Christiane Amanpour to Be Inducted into Cable Hall of Fame (TVNewser)
On Tuesday, Christiane Amanpour will be inducted into the Cable Hall of Fame, which honors leaders who have made a lasting contribution to the advancement of the industry. Amanpour is the only on-air talent and only woman in the 2014 class. Others include executives from Suddenlink Communications, Time Warner Cable and Cox Communications. Amanpour adds this honor to 11 News and Documentary Emmys, four Peabody Awards and nine honorary degrees.

Media General Cuts 45 Jobs (TVSpy)
A month after announcing a $2.6 billion merger with Lin Media, Media General is cutting 45 corporate and shared services jobs. In an email sent to staffers, CEO George Mahoney said the cuts are meant to decentralize operations and give greater control at the local level. When the merger is complete, the new Media General will be the second largest station group in the nation with 74 stations in 46 markets, reaching 23 percent of U.S. TV households. Mahoney is among those leaving the company when the deal is completed. Media General chairman Stewart Bryan will stay on in that capacity, while LIN CEO Vincent Sadusky will be the CEO of the combined entity.
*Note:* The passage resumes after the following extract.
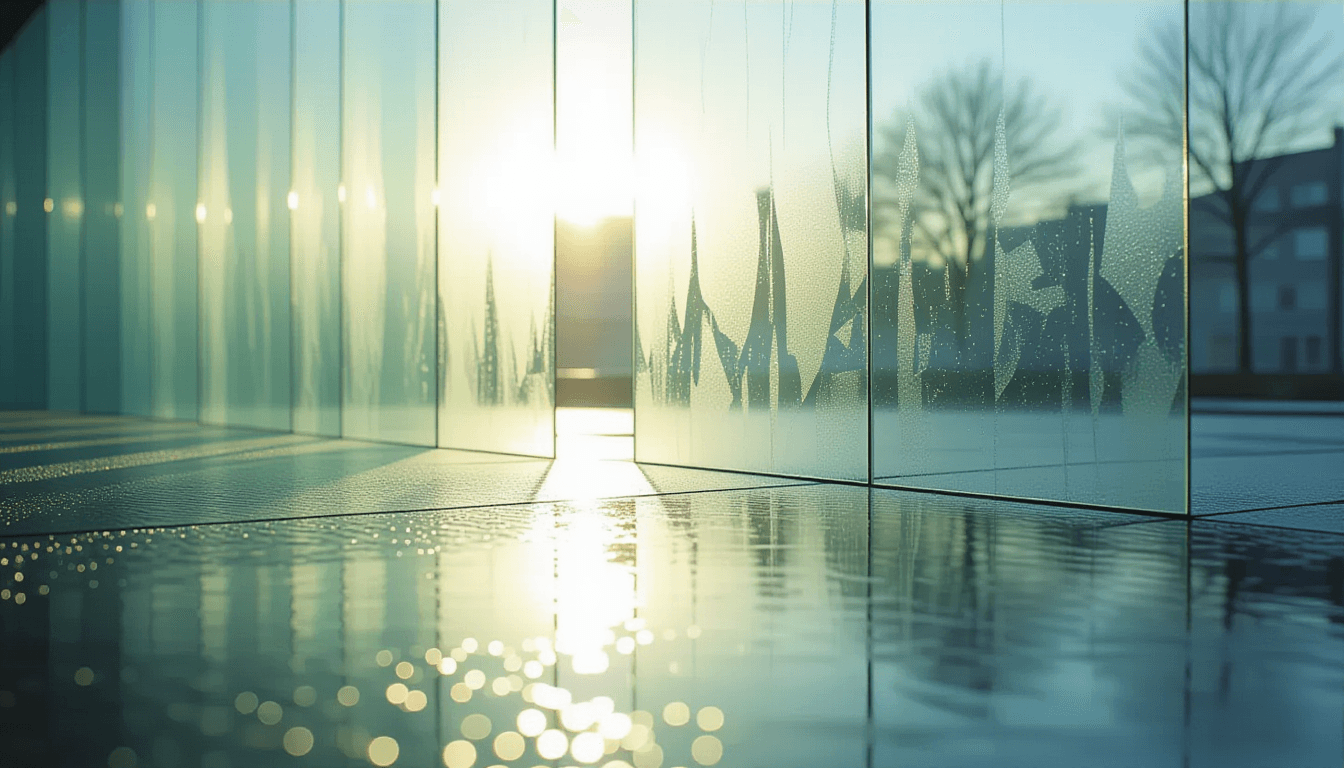 Sunlight pierces through overlapping sheets of frosted glass, casting sharp, tessellated shadows on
Attack on Journalist Starts Battle in Pakistani Press (NYT)
A vicious gun attack last weekend on Hamid Mir, Pakistan’s most famous television newscaster, seems to have set off a divisive media battle in which the truth itself has become bitterly contested. At issue are claims aired by Geo News, Mir’s employer and the largest station, that the military’s powerful spy agency, the Inter-Services Intelligence directorate, was behind the April 19 attack in which Mir was shot six times as he traveled to a Karachi television studio. Rival stations took the controversy a step further, using it to cudgel Geo and question Mir’s motives — one station even suggested he engineered the shooting as a publicity stunt — at a time when the ISI was formally trying to have Geo shut down for good.

Comcast, Charter Poised to Agree on $20 Billion Cable Subscriber Deal (Financial Times)
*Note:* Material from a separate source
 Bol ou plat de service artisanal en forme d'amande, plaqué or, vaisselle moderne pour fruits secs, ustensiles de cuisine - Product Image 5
Comcast and Charter Communications are close to agreeing an intricate deal that would reshape the U.S. pay-TV market and draw a line under a lengthy power struggle at the top of the cable industry. The transaction, which has a total value of about $20 billion, is contingent on Comcast being granted regulatory approval for its proposed takeover of Time Warner Cable, the country’s third largest cable company with about 12 million subscribers. The three-part deal, which could be announced as early as this week, involves Comcast, the country’s largest cable operator, divesting 3.9 million subscribers, or about 18 percent of its 22 million subscriber network, according to people familiar with the matter.
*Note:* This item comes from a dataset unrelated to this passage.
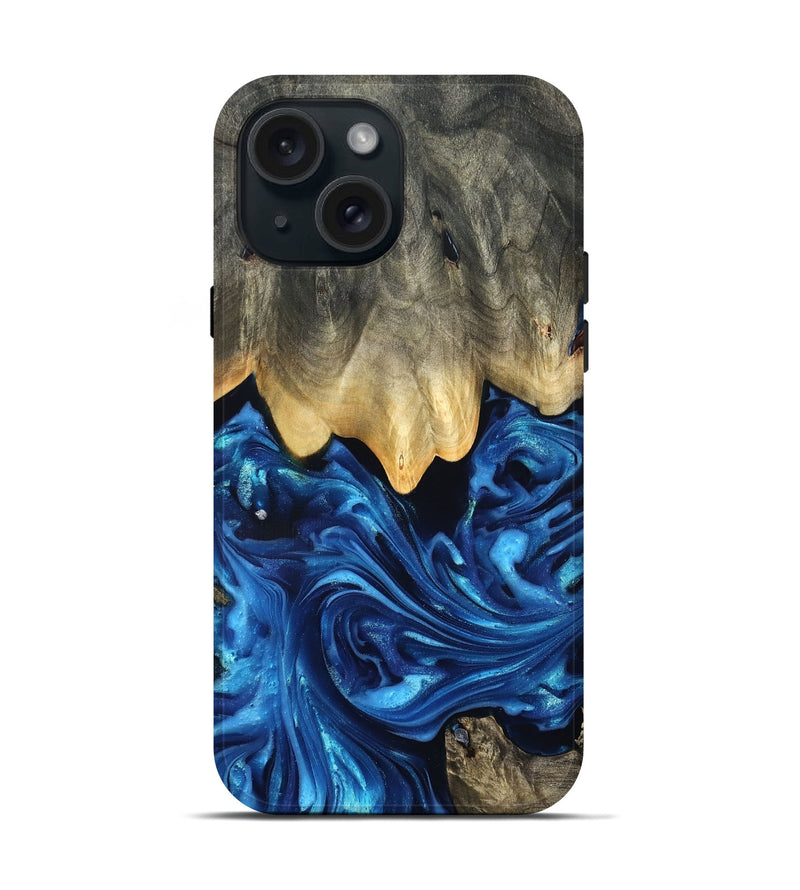 iPhone 15 Wood Live Edge Phone Case - Phil (Blue, 821330)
Warner Bros. Buys Stake in Digital-Video Startup TV4 Entertainment (Variety)
Warner Bros., fresh off its investment in YouTube multichannel network Machinima, has taken a minority stake in TV4 Entertainment, a startup building a portfolio of special-interest broadband television networks. The size of the investment is not being disclosed. TV4 Entertainment was founded in 2012 by Jon Cody, previously senior VP of digital for Fox Digital Media and the general manager of Hulu’s launch in 2007. For Warner Bros., the investment is another move to stay plugged in to the evolving digital-video ecosystem.